Third Quarter Ended September 30, 2014 Financial Results:
- Total operating expenses were $10.6 million, compared with $7.8 million in the second quarter of 2014 and $3.1 million in the third quarter of 2013.
- Net operating expenses, excluding non-cash stock based compensation, were $9.6 million, compared with $6.9 million in the second quarter of 2014 and $2.8 million in the third quarter of 2013.
- Research and development (R&D) expenses were $8.8 million, compared with $5.9 million in the second quarter of 2014 and $2.1 million in the third quarter of 2013. R&D expenses in the third quarter of 2014 consist primarily of costs associated with the conduct of 3 advanced clinical studies, including the first Phase III study which was recently completed.
- Pre-commercialization expenses were $0.6 million, similar to the second quarter of 2014. Pre-commercialization expenses consist primarily of costs associated with market research and analysis as well as business development.
- Cash, cash equivalents and short-term deposits totaled $29.4 million at September 30, 2014, compared with $38.9 million at June 30, 2014.
Third Quarter and Recent Corporate Updates:
- In October, the company announced topline data from its first Phase III trial of MDX in adult subjects with ADHD. The results did not show a statistically significant outcome on the Intent to Treat (ITT) population evaluated on the primary endpoint.
- A collection of pre-specified as well as post-hoc analyses presented at the time and subsequently at a major conference provided a consistent signal of efficacy.
- MDX was well-tolerated in the trial, in line with the company's prior studies.
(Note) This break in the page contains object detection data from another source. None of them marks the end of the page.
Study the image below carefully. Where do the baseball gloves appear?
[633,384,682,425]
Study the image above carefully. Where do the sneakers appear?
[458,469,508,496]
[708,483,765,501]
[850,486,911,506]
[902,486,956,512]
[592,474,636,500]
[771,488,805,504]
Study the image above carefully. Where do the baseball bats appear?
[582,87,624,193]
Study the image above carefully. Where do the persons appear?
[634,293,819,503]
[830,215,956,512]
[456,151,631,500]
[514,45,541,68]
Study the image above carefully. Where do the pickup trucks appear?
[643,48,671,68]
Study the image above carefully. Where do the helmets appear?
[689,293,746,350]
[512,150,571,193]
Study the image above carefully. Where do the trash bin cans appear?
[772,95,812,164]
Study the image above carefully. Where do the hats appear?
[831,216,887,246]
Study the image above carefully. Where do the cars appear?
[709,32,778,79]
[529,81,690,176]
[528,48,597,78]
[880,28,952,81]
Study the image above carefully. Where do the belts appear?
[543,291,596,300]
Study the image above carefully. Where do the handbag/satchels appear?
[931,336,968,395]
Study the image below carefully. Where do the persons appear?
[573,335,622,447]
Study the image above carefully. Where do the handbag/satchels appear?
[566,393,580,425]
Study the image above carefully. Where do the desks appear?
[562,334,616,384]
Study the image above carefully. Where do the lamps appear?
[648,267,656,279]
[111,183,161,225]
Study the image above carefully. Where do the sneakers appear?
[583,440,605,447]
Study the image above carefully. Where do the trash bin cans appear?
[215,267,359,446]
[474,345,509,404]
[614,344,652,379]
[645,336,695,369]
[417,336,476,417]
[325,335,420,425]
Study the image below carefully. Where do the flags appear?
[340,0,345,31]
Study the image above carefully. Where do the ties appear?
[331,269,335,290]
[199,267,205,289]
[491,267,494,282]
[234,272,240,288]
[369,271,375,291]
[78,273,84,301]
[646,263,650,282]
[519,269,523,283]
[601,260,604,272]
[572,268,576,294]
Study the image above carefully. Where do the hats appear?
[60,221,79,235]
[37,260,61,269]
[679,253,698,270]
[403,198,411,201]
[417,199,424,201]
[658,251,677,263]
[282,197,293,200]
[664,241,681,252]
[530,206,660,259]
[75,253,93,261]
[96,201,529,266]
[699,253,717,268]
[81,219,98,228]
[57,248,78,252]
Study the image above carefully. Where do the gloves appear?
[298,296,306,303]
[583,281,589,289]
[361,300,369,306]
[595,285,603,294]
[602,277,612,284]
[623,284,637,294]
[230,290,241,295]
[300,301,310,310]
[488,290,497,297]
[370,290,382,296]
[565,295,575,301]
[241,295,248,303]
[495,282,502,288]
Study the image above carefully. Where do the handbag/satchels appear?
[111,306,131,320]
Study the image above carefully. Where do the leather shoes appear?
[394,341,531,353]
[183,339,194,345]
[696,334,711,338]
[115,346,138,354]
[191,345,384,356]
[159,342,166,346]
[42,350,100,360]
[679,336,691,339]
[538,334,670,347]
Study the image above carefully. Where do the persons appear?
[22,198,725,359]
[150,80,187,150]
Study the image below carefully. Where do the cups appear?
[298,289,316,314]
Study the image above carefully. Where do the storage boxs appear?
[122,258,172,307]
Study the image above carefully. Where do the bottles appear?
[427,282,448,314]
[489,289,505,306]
- The company plans to meet with FDA and launch a second adult Phase III study in 2015. The company is currently evaluating changes to the design and monitoring of the second trial to control the unusually high placebo response and wide response variability observed in the first Phase III study.
- The company is currently recruiting patients into AL015, its Phase IIb study in adolescents with ADHD. Enrollment is expected to be completed by the end of 2014.
- The company is also recruiting patients into AL014, its Phase IIb study in adolescents and adults with Fragile X Syndrome. Completion of enrollment is expected in the first quarter of 2015.
"While we obviously are disappointed with the results of the first Phase III study, we strongly believe in the potential of MDX based on our clinical experience to date," said Dr. Yaron Daniely, President and Chief Executive Officer of Alcobra. "We remain encouraged by the signals of efficacy and the safety profile of the drug, and are confident in our ability to improve the design and execution of future trials."
|Conference Call & Webcast|
|Monday, November 17 @ 8:30am Eastern Time/5:30am Pacific Time|
About Alcobra Ltd.
Alcobra Ltd. is an emerging pharmaceutical company primarily focused on the development and commercialization of a proprietary drug candidate, MDX, to treat cognitive disorders including Attention Deficit Hyperactivity Disorder (ADHD) and Fragile X Syndrome. MDX has completed multiple Phase II studies and a Phase III study in adults with ADHD. The company is conducting separate Phase IIb trials in pediatric ADHD and Fragile X Syndrome. For more information please visit the Company's website, www.alcobra-pharma.com, the content of which is not incorporated herein by reference.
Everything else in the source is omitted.